Ticket #230 (closed enhancement: fixed)
Opened 8 years ago
Last modified 2 years ago
'CamelCase' words don't work with 'umlauts'
| Reported by: | gernot@… | Owned by: | mgood |
|---|---|---|---|
| Priority: | normal | Milestone: | 0.11 |
| Component: | wiki system | Version: | 0.6 |
| Severity: | normal | Keywords: | unicode |
| Cc: | gernot@… | ||
| Release Notes: | |||
| API Changes: | |||
Description
Try this and you know what I mean!
Attachments
Change History
comment:1 Changed 8 years ago by gernot@…
- Component changed from general to wiki
comment:2 Changed 8 years ago by daniel
- Milestone set to 0.6.1
comment:3 Changed 8 years ago by rocky
- Milestone changed from 0.6.1 to 0.7
comment:4 Changed 8 years ago by jonas
comment:5 Changed 8 years ago by daniel
- Milestone changed from 0.7 to 0.8
comment:6 Changed 8 years ago by daniel
Here's how ZWiki does it:
comment:7 Changed 8 years ago by daniel
A discussion on Twiki:
http://twiki.org/cgi-bin/view/Codev/InternationalCharactersInWikiWords
comment:8 Changed 8 years ago by daniel
- Owner changed from jonas to daniel
- Status changed from new to assigned
comment:9 Changed 8 years ago by daniel
- Milestone changed from 0.8 to 0.9
comment:10 Changed 7 years ago by Alexander Shopov <ash@…>
Just reporting that Cyrillic letters also do not work in camel case.
They neither work when entered in a purely cyrillic camel-cased word, nor in mixed latiin-cyrillic camel-cased word.
Best regards.
comment:11 Changed 7 years ago by cmlenz
- Milestone 0.9 deleted
If someone has a patch for this, we'll gladly put it in.

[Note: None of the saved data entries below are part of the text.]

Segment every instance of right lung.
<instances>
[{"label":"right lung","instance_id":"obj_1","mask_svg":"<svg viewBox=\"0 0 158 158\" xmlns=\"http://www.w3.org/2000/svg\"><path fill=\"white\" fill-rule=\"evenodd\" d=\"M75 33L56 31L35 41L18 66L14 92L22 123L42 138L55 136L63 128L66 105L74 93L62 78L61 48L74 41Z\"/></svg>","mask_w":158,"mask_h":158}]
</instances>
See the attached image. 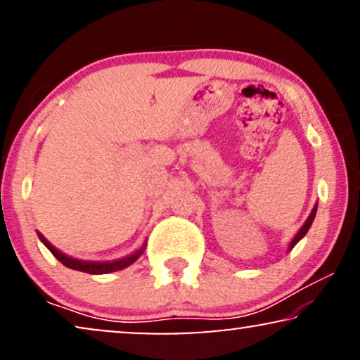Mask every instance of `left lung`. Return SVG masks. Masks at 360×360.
<instances>
[{"label": "left lung", "instance_id": "obj_1", "mask_svg": "<svg viewBox=\"0 0 360 360\" xmlns=\"http://www.w3.org/2000/svg\"><path fill=\"white\" fill-rule=\"evenodd\" d=\"M316 210H318V203L314 205V208L311 210V213H309V216L307 218V221H304V224L302 226V228H300V231L297 234H295V238L290 240V244H288V250H292L295 245H297L300 240H302L303 238H304V234L308 233V229L311 228V224H313V219H314V216H316Z\"/></svg>", "mask_w": 360, "mask_h": 360}]
</instances>
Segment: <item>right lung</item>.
<instances>
[{"mask_svg":"<svg viewBox=\"0 0 360 360\" xmlns=\"http://www.w3.org/2000/svg\"><path fill=\"white\" fill-rule=\"evenodd\" d=\"M37 236H39V239L42 240V244L46 245L49 250H51V252L53 254V257H56L58 262H62L68 269L78 270V272L91 274V275H101V274L117 272V270H122V269L129 267L131 264H134L136 260L141 257L142 252H144V249H146V243H144V244H142L141 249H137L136 252L126 255V257L116 259V260H108V262H96V260L73 259V257H70V255L60 252V250H58L57 248H53V245L49 243V240L44 238V236L39 233V231H37Z\"/></svg>","mask_w":360,"mask_h":360,"instance_id":"add662e5","label":"right lung"}]
</instances>
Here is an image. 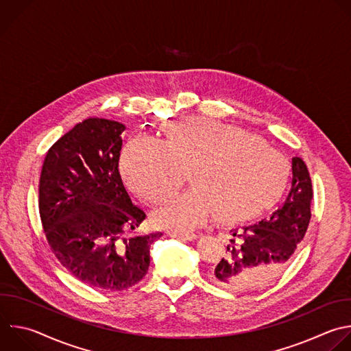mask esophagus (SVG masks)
Listing matches in <instances>:
<instances>
[{"instance_id": "34e87169", "label": "esophagus", "mask_w": 351, "mask_h": 351, "mask_svg": "<svg viewBox=\"0 0 351 351\" xmlns=\"http://www.w3.org/2000/svg\"><path fill=\"white\" fill-rule=\"evenodd\" d=\"M169 236L173 239L187 240V241H195L198 239V234H195V232H186V234H183V232H171Z\"/></svg>"}]
</instances>
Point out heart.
<instances>
[{
  "label": "heart",
  "mask_w": 351,
  "mask_h": 351,
  "mask_svg": "<svg viewBox=\"0 0 351 351\" xmlns=\"http://www.w3.org/2000/svg\"><path fill=\"white\" fill-rule=\"evenodd\" d=\"M121 164L130 187L154 204L167 201L191 171L193 187L156 215L173 230L194 228L215 215L224 224L254 217L280 199L289 179L284 156L261 138L204 117L171 123L162 142L132 139Z\"/></svg>",
  "instance_id": "1"
}]
</instances>
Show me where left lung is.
Returning <instances> with one entry per match:
<instances>
[{"mask_svg":"<svg viewBox=\"0 0 351 351\" xmlns=\"http://www.w3.org/2000/svg\"><path fill=\"white\" fill-rule=\"evenodd\" d=\"M292 182L285 201L255 224L231 230L226 256L209 271L210 280L237 292L271 282L292 261L311 217V179L299 157L291 161Z\"/></svg>","mask_w":351,"mask_h":351,"instance_id":"1","label":"left lung"}]
</instances>
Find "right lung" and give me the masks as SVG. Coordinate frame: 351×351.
Masks as SVG:
<instances>
[{
	"label": "right lung",
	"instance_id": "add662e5",
	"mask_svg": "<svg viewBox=\"0 0 351 351\" xmlns=\"http://www.w3.org/2000/svg\"><path fill=\"white\" fill-rule=\"evenodd\" d=\"M127 127L86 119L47 153L40 178V215L59 262L84 284L123 291L150 266L162 232L138 234L146 213L132 202L120 172Z\"/></svg>",
	"mask_w": 351,
	"mask_h": 351
}]
</instances>
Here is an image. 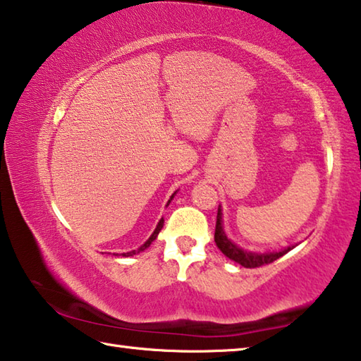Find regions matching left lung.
<instances>
[{
	"instance_id": "left-lung-1",
	"label": "left lung",
	"mask_w": 361,
	"mask_h": 361,
	"mask_svg": "<svg viewBox=\"0 0 361 361\" xmlns=\"http://www.w3.org/2000/svg\"><path fill=\"white\" fill-rule=\"evenodd\" d=\"M221 209L218 207V215H216V228H215V242L216 247L221 250V253L228 256L229 259L239 262L240 266L248 267V269H255V267H261L264 264H271L276 259H279L280 256H283L285 253H288L293 247H288L285 250H280V252H271V253H253V252H247V250H242L240 247H237L235 243H232L228 237L224 234L223 229V218H221Z\"/></svg>"
}]
</instances>
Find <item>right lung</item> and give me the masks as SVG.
<instances>
[{
  "instance_id": "add662e5",
  "label": "right lung",
  "mask_w": 361,
  "mask_h": 361,
  "mask_svg": "<svg viewBox=\"0 0 361 361\" xmlns=\"http://www.w3.org/2000/svg\"><path fill=\"white\" fill-rule=\"evenodd\" d=\"M176 192H173L172 194V197H170V200H172L173 199V195H175ZM170 200H169V204H170ZM162 226H164V218H161V221H159L157 223V226H156V229H154V232H152V234H151V237H149V239L148 240H146L145 243H143V245L142 247H140L138 250H132V252H127V253H122V256H133V255H137V253H140V252H143V250H146V248H148L149 245H151V243H152V240H154L156 239V237H157V234H159V232H161V229H162ZM116 255H118V253H116Z\"/></svg>"
}]
</instances>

At the moment, I don't see a good way to solve this issue…
comment:12 Changed 6 years ago by cboos
- Keywords unicode added
Note that as a workaround, one could use the explicit wiki link notation:
[wiki:ÜberflüssigkeitsTheorie] → ÜberflüssigkeitsTheorie?

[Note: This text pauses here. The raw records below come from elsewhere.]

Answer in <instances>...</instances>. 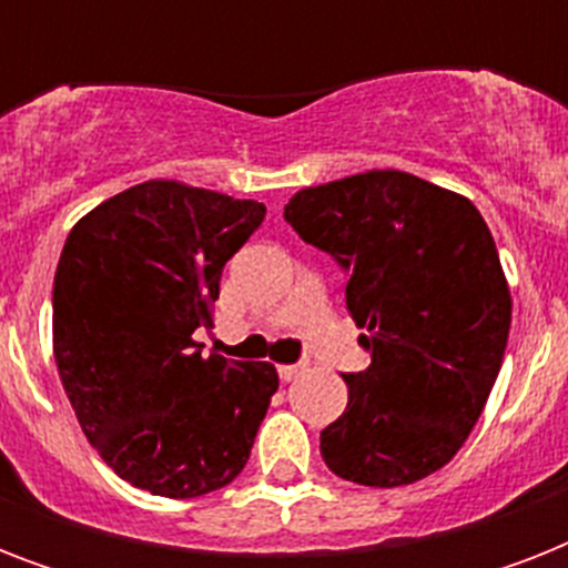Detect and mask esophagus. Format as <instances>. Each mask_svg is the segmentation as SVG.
Listing matches in <instances>:
<instances>
[{
	"label": "esophagus",
	"mask_w": 568,
	"mask_h": 568,
	"mask_svg": "<svg viewBox=\"0 0 568 568\" xmlns=\"http://www.w3.org/2000/svg\"><path fill=\"white\" fill-rule=\"evenodd\" d=\"M303 372H306V363L280 365V368H276V374H280V379H283V383H292V379H294V377H301Z\"/></svg>",
	"instance_id": "obj_1"
}]
</instances>
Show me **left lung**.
Masks as SVG:
<instances>
[{"label":"left lung","mask_w":568,"mask_h":568,"mask_svg":"<svg viewBox=\"0 0 568 568\" xmlns=\"http://www.w3.org/2000/svg\"><path fill=\"white\" fill-rule=\"evenodd\" d=\"M285 221L347 271L365 372L342 374L347 409L321 457L351 484L406 486L463 448L501 372L513 301L471 200L404 171L303 189Z\"/></svg>","instance_id":"left-lung-1"}]
</instances>
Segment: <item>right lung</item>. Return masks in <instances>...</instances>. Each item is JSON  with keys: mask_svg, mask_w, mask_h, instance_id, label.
Segmentation results:
<instances>
[{"mask_svg": "<svg viewBox=\"0 0 568 568\" xmlns=\"http://www.w3.org/2000/svg\"><path fill=\"white\" fill-rule=\"evenodd\" d=\"M265 205L173 180L120 191L75 223L52 285V347L97 454L138 489L232 484L280 386L271 363L203 356L223 265Z\"/></svg>", "mask_w": 568, "mask_h": 568, "instance_id": "add662e5", "label": "right lung"}]
</instances>
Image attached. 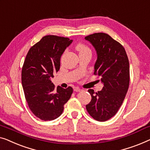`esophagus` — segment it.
Masks as SVG:
<instances>
[{"mask_svg": "<svg viewBox=\"0 0 150 150\" xmlns=\"http://www.w3.org/2000/svg\"><path fill=\"white\" fill-rule=\"evenodd\" d=\"M81 90H82L81 89H80V88L78 87H76L74 88V91H75V92H80V91H81Z\"/></svg>", "mask_w": 150, "mask_h": 150, "instance_id": "1", "label": "esophagus"}]
</instances>
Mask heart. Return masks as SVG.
<instances>
[{"label":"heart","instance_id":"heart-1","mask_svg":"<svg viewBox=\"0 0 150 150\" xmlns=\"http://www.w3.org/2000/svg\"><path fill=\"white\" fill-rule=\"evenodd\" d=\"M76 50L79 52V54H91V50L88 47L87 45H86L85 43H78L75 46Z\"/></svg>","mask_w":150,"mask_h":150}]
</instances>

comment:13 Changed 5 years ago by ThurnerRupert
comment:14 Changed 5 years ago by ThurnerRupert
Changed 5 years ago by cboos
- Attachment wiki-t230.diff added
Unicode aware regexp for the wiki engine and the WikiPageNames syntax
comment:15 Changed 5 years ago by cboos
- Milestone set to 0.11
- Owner changed from daniel to cboos
- Status changed from assigned to new
With attachment:wiki-t230.diff (diff on top of r4680), the example WikiPageName given above is now recognized in both short wiki: TracLinks form and CamelCase form:
All the unit tests still pass. It seems that the performance impact of the changes is quite negligible, as it seems to be only 3% slower than without the patch.
comment:16 Changed 5 years ago by cboos
- Resolution set to fixed
- Status changed from new to closed
comment:17 Changed 5 years ago by ThurnerRupert
- Resolution fixed deleted
- Status changed from closed to reopened
are links with "not uppercase chars except whitespace and separators" valid now, like TracRel20 (like in http://moinmoin.wikiwikiweb.de/WikiName)?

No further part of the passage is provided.